Our approach complements these modelling principles. It deals with situations where engineers indeed follow these principles but nevertheless make errors which are more ‘local’, for example in the specification of values. These values may be, for example, numbers, colours, units, but also linguistic markers with a heavy semantic content such as adverbs, prepositions or modals. These errors are not related to modelling misconceptions but rather to lack of attention or distractions, for example due to work overload, domain evolution (e.g. norms, types of equipments) paired with lack of traceability, or insufficient validation steps when several authors are involved. Incoherent requirements turn out to have very costly consequences at production stages: up to 80% of the initial costs. It is therefore crucial to detect them as early as possible.
Incoherence is not easy to define. It has several facets and it is not only a logical problem. It basically consists in two or more requirements, or groups of requirements, which cannot co-exist in the same context without introducing negative consequences, whatever they could be. These requirements are in general not adjacent in a document, otherwise they could easily be fixed. They generally appear in different sections or chapters of a document or even in different documents. A very simple example is:
TCAS (traffic collision avoidance system) alarm message must appear in red on the FMGC (flight management guidance computer) screen,
TCAS alarm message must appear in purple on the FMGC screen,
where there is a colour specification mismatch. More subtle is the mismatch between the two following requirements where modelling principles should detect the incoherence if they are sufficiently accurate:
The system S must be stopped every 24 hours for maintenance, and later in the document:
The update of the database via the system S must not be interrupted.
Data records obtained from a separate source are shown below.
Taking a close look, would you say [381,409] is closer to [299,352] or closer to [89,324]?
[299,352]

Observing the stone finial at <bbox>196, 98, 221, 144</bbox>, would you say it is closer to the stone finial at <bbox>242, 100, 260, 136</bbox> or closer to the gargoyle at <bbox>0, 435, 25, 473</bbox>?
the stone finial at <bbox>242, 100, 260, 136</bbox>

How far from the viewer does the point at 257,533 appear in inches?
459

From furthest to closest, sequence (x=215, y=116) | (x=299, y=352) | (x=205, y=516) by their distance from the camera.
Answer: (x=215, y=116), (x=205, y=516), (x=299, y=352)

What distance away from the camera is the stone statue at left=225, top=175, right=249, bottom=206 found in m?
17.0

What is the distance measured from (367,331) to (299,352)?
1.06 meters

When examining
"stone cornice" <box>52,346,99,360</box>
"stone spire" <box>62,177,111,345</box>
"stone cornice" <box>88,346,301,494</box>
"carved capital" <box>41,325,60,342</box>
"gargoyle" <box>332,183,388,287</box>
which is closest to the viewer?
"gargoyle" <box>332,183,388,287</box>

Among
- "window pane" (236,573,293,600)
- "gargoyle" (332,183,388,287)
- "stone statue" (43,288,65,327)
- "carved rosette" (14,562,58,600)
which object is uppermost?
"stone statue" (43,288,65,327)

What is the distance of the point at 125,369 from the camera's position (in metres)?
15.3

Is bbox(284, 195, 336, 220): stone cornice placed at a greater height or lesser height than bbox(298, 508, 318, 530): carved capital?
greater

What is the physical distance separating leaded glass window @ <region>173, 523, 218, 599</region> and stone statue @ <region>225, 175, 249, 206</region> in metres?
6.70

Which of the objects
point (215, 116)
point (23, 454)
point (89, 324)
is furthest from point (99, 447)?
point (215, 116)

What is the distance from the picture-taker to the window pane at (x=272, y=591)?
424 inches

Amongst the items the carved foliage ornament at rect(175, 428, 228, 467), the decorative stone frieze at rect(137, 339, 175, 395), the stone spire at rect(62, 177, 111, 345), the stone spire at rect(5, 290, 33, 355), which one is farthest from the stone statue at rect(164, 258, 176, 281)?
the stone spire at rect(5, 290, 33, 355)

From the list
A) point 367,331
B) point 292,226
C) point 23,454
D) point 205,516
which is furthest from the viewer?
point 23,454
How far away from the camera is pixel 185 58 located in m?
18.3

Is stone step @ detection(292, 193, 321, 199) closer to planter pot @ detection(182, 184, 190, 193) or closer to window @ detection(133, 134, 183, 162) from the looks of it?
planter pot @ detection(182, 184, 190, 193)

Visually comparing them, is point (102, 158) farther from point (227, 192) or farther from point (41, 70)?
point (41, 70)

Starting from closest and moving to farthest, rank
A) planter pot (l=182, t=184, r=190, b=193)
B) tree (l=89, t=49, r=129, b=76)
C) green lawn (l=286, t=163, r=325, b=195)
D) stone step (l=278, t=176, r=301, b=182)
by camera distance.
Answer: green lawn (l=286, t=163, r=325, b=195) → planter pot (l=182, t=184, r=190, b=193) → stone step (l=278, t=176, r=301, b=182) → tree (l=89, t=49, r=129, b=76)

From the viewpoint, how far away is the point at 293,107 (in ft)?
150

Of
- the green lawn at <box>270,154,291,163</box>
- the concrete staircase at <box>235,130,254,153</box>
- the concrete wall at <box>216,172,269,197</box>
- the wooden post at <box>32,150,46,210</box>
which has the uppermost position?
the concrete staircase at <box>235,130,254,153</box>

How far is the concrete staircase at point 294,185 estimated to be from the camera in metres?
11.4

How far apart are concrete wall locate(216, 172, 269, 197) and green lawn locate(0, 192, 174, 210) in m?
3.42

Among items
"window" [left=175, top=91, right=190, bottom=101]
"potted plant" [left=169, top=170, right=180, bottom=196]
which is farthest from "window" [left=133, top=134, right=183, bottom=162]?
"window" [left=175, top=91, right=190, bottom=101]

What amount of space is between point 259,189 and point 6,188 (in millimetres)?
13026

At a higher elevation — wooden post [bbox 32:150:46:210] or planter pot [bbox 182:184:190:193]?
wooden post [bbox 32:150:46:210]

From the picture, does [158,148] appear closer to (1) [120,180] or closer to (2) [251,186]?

Incoherence between two requirements may be partial: they may include divergences without being completely logically opposed. Next, incoherence may be visible linguistically, where words used induce incoherence, in about 40% of the cases according to our evaluation, or, instead, incoherence may require domain knowledge and inferences to be detected and characterized. We focus in this article on incoherence which can be detected from a linguistic and general semantic analysis: mining them is simpler and probably re-usable over domains. Finally, we consider here only pairs of individual requirements. Identifying incoherence among two or more groups of requirements is more challenging.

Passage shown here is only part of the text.